- _Text excerpt_
The music critics who write every week in the pages of Creative Loafing and daily online at our music blog Qcvibes.com are constantly sharing their opinions of the good, bad and the ugly of the Charlotte music scene. But this issue, instead of once again telling you who you should be watching and listening to, we thought we'd let the musicians themselves tell you. We contacted dozens of area artists and asked: Who is your favorite local act? Who are the "must-see" performers in Charlotte and why? Here's what they had to say:

Anthony Rodriguez, lead vocalist/bassist, Soulganic: For me, Super Ape is a must-see [band] — they have the right blend of atmosphere, melody and sick breakbeats that moves the crowd. Plus, their artistic vision is never compromised and their roots dig so deep into the obscure side of sound that the listener comes away sonically refreshed.

Robby Hartis, bassist/vocalist, The Lights, Fluorescent: I would say the must-see act in Charlotte right now is Harvard. These guys have come a really long way over the years. Aside from being some of the nicest guys in town, they are also some of the most talented. They have really come into their own and found their sound over the past couple of years. The live show is always a must-see. Very captivating, make-you-think kind of stuff. If I had to pick any one band in Charlotte that will make it, I would confidently say Harvard. They work hard, tour often and are always creating.

Pat Maholland, bassist, The New Familiars: One of my favorite bands to catch in town is Stephen Warwick and Secondhand Stories. [Stephen] is one of the finer songwriters in the Charlotte music scene, and I feel they can really push other local acts in their own songwriter craftsmanship.

- _Raw data_
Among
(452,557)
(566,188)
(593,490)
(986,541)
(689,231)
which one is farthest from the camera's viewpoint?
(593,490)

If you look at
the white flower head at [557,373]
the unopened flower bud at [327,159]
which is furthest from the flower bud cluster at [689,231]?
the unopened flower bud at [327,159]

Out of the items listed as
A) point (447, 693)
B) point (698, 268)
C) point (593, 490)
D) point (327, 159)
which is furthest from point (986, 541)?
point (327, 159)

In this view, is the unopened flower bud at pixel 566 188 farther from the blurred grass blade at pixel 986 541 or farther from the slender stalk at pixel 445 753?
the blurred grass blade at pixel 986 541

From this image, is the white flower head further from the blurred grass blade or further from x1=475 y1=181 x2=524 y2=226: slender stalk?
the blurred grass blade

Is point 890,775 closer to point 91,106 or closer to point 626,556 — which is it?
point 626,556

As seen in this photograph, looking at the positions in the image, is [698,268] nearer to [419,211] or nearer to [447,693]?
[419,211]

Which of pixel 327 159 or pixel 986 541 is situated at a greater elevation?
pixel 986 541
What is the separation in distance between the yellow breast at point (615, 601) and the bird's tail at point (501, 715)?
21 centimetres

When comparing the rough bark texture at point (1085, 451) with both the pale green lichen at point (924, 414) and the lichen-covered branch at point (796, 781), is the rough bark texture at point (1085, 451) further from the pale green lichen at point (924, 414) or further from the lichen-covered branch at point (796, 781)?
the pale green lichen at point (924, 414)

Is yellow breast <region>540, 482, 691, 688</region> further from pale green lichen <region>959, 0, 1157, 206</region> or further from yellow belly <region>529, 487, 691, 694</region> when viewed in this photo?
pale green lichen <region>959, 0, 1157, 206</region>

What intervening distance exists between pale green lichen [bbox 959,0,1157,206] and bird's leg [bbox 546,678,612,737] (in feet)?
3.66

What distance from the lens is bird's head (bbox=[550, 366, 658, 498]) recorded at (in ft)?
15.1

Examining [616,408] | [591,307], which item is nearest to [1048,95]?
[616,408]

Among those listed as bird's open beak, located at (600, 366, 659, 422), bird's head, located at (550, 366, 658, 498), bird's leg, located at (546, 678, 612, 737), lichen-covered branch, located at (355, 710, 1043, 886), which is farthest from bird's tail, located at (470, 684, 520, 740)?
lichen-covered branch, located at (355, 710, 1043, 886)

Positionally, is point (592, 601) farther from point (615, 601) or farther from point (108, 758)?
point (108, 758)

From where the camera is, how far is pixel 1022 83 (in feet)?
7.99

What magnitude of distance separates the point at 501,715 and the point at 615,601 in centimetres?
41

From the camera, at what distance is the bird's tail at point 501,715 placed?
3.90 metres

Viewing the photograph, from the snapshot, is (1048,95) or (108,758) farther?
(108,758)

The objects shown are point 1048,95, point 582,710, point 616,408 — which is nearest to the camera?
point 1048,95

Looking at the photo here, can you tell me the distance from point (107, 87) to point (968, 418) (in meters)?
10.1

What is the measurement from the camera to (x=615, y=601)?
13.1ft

- _Actions to take_
**1.** Starting at "The music critics" and ending at "away sonically refreshed.", reproduce the passage from the text on Charlotte musicians' favorite local acts.
**2.** In two sentences, summarize the text on Charlotte musicians' favorite local acts.

- _Responses per task_
**1.**
The music critics who write every week in the pages of Creative Loafing and daily online at our music blog Qcvibes.com are constantly sharing their opinions of the good, bad and the ugly of the Charlotte music scene. But this issue, instead of once again telling you who you should be watching and listening to, we thought we'd let the musicians themselves tell you. We contacted dozens of area artists and asked: Who is your favorite local act? Who are the "must-see" performers in Charlotte and why? Here's what they had to say:

Anthony Rodriguez, lead vocalist/bassist, Soulganic: For me, Super Ape is a must-see [band] — they have the right blend of atmosphere, melody and sick breakbeats that moves the crowd. Plus, their artistic vision is never compromised and their roots dig so deep into the obscure side of sound that the listener comes away sonically refreshed.

**2.** Instead of presenting its critics' picks again, the issue asked dozens of area artists to name their favorite local act and the "must-see" performers in Charlotte. Anthony Rodriguez of Soulganic chose Super Ape, Robby Hartis of The Lights, Fluorescent chose Harvard, and Pat Maholland of The New Familiars chose Stephen Warwick and Secondhand Stories.